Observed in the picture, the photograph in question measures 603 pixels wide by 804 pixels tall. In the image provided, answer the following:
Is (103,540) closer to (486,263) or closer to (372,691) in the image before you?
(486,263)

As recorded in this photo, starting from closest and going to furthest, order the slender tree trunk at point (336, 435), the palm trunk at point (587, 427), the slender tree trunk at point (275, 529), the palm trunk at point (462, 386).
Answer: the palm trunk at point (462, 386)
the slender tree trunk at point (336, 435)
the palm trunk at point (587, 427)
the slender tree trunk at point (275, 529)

==*==

◆ TASK DESCRIPTION ◆
Write out the entries above once more, without altering anything.

◆ EXPECTED ANSWER ◆
Observed in the picture, the photograph in question measures 603 pixels wide by 804 pixels tall. In the image provided, answer the following:
Is (103,540) closer to (486,263) or closer to (372,691) in the image before you?
(486,263)

As recorded in this photo, starting from closest and going to furthest, order the slender tree trunk at point (336, 435), the palm trunk at point (587, 427), the slender tree trunk at point (275, 529), the palm trunk at point (462, 386).
Answer: the palm trunk at point (462, 386)
the slender tree trunk at point (336, 435)
the palm trunk at point (587, 427)
the slender tree trunk at point (275, 529)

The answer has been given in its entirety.